Below: watch the final moments of the epic match
Ninja and his duos partner Marshmallow would go on to win the game that mattered, taking home the $1 million prize pot for their charities. That game isn’t quite as exciting, as the pair choose to camp it out at the top of a mountain for almost the entire match and finished it off with an easy elimination at the end. But when such a big prize was at stake I can’t blame them. What’s clear though is that E3 is changing. For the first time this year the LA Expo hosted a series of invitationals, tournaments, and events in a dedicated eSports area. The show isn’t just about new games and announcements anymore: it’s becoming a place to experience the games you already love in new and unique ways. Fortnite’s Pro-Am wasn’t a perfect example by any means. Like the game it was a little buggy at times, the audio from the on-stage commentators and the game dropped out on multiple occasions, the action on-screen and the game sound wasn’t quite in sync, and the watching crowd were sat in the mid-afternoon sun for hours without shade. But Epic has been so open and transparent with fans during this game’s short life-span (and continuing development) that almost anything is forgiven, whether it’s extended downtime for backend server fixes or a few hiccups at their first real venture into developing Fortnite’s competitive scene.

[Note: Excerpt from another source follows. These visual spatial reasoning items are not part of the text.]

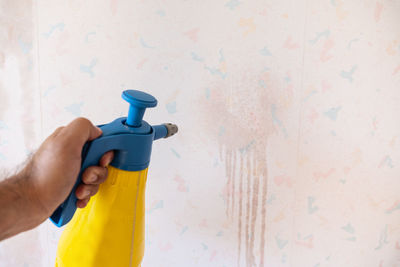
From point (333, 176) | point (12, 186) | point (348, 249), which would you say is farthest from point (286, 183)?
point (12, 186)

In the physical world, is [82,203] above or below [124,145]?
below

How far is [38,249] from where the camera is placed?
0.76 m

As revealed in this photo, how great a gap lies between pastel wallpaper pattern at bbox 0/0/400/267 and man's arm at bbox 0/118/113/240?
0.27 meters

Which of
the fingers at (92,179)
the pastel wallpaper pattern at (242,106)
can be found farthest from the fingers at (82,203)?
the pastel wallpaper pattern at (242,106)

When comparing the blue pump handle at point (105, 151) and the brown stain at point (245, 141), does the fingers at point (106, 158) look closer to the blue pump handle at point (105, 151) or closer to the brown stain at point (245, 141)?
the blue pump handle at point (105, 151)

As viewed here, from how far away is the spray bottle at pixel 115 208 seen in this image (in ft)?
1.42

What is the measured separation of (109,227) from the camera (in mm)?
448

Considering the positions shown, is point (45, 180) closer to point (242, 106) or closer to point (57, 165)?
point (57, 165)

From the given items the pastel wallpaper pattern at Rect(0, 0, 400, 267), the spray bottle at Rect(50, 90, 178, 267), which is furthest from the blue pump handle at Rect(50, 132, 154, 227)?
the pastel wallpaper pattern at Rect(0, 0, 400, 267)

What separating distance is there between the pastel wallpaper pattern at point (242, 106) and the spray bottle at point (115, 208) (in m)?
0.21

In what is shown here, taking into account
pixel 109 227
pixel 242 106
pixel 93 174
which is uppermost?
pixel 242 106

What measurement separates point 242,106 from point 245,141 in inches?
3.5

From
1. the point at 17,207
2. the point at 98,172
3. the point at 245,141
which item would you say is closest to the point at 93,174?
the point at 98,172

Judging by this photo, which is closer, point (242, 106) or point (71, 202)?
point (71, 202)
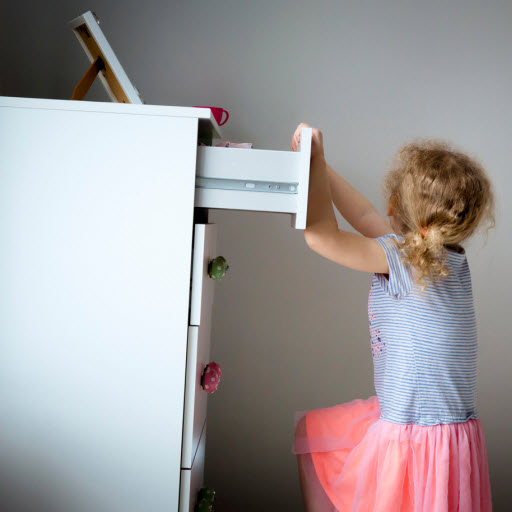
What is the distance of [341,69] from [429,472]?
4.05 ft

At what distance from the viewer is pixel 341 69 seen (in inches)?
69.3

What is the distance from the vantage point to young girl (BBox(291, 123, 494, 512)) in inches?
42.6

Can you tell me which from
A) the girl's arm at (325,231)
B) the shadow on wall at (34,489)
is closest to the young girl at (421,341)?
the girl's arm at (325,231)

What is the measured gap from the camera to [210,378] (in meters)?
1.19

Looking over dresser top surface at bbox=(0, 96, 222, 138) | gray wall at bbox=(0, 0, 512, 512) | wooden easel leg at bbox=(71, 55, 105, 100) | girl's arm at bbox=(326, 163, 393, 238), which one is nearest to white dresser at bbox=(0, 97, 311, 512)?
dresser top surface at bbox=(0, 96, 222, 138)

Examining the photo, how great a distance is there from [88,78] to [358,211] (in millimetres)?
748

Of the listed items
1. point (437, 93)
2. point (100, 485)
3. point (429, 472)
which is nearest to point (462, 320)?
point (429, 472)

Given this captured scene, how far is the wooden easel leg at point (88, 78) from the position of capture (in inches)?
50.9

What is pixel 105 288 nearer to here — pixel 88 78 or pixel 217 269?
pixel 217 269

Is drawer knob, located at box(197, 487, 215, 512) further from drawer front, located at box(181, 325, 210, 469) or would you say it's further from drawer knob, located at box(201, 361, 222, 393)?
drawer knob, located at box(201, 361, 222, 393)

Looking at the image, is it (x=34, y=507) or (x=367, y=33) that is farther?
(x=367, y=33)

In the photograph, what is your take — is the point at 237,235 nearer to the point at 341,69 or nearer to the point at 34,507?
the point at 341,69

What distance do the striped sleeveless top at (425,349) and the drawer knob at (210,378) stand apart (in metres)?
0.36

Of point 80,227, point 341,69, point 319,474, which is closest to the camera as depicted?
point 80,227
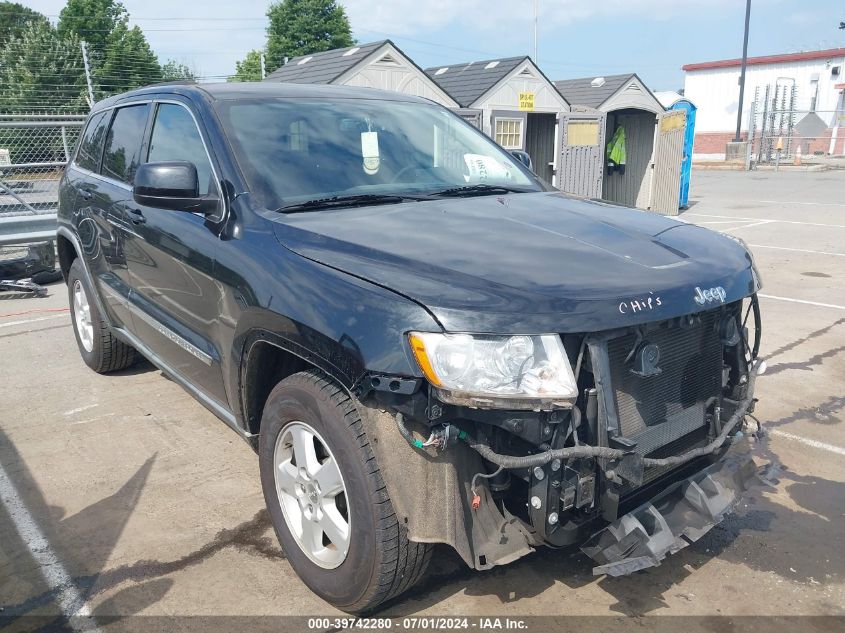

As time goes on I can see more and more developers moving away from big game announcements and demos and towards making E3 a celebration of their existing games. Of course there will always be reveals and big news, but as what used to be an industry-only event moves further and further towards catering for the paying public, things are going to change. And if Fortnite’s Pro-Am is anything to go by, it’s going to be great.